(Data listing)
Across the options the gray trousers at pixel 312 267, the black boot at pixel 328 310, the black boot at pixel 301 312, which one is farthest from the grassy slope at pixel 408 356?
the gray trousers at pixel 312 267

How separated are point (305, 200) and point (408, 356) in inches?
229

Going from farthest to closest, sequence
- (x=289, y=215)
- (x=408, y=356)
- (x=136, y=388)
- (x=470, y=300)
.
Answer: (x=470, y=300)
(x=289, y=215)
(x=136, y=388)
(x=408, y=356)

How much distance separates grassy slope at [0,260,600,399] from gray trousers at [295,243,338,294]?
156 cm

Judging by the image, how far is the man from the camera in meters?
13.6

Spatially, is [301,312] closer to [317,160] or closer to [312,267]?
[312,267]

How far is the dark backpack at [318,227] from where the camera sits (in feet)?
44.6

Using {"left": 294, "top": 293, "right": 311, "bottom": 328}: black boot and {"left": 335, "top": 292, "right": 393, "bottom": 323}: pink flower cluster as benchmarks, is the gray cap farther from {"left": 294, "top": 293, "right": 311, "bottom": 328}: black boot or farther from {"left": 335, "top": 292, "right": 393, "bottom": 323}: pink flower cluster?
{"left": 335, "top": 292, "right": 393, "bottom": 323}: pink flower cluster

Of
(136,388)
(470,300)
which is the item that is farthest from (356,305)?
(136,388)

> REQUEST
Copy the rows above word for word.

> ANSWER TO THIS PROBLEM
Across the options the gray trousers at pixel 312 267, the black boot at pixel 328 310, the black boot at pixel 301 312, which one is farthest from the grassy slope at pixel 408 356?
the gray trousers at pixel 312 267

How separated are point (305, 200) and point (408, 356) in inches?
229

Going from farthest to closest, sequence
- (x=289, y=215)
- (x=408, y=356)
- (x=136, y=388)
- (x=470, y=300)
.
Answer: (x=470, y=300)
(x=289, y=215)
(x=136, y=388)
(x=408, y=356)

How much distance separates grassy slope at [0,260,600,399] from gray trousers at [295,243,338,294]?
156 cm

Judging by the image, how far is the man from the camera in meters?
13.6

Spatially, is [301,312] closer to [317,160] or closer to [312,267]?
[312,267]

How far is the dark backpack at [318,227] from where the camera sits (in feet)?
44.6

Using {"left": 294, "top": 293, "right": 311, "bottom": 328}: black boot and {"left": 335, "top": 292, "right": 393, "bottom": 323}: pink flower cluster as benchmarks, is the gray cap farther from {"left": 294, "top": 293, "right": 311, "bottom": 328}: black boot or farther from {"left": 335, "top": 292, "right": 393, "bottom": 323}: pink flower cluster?
{"left": 335, "top": 292, "right": 393, "bottom": 323}: pink flower cluster

Of
(136,388)
(470,300)
which is the item that is farthest from (356,305)?
(136,388)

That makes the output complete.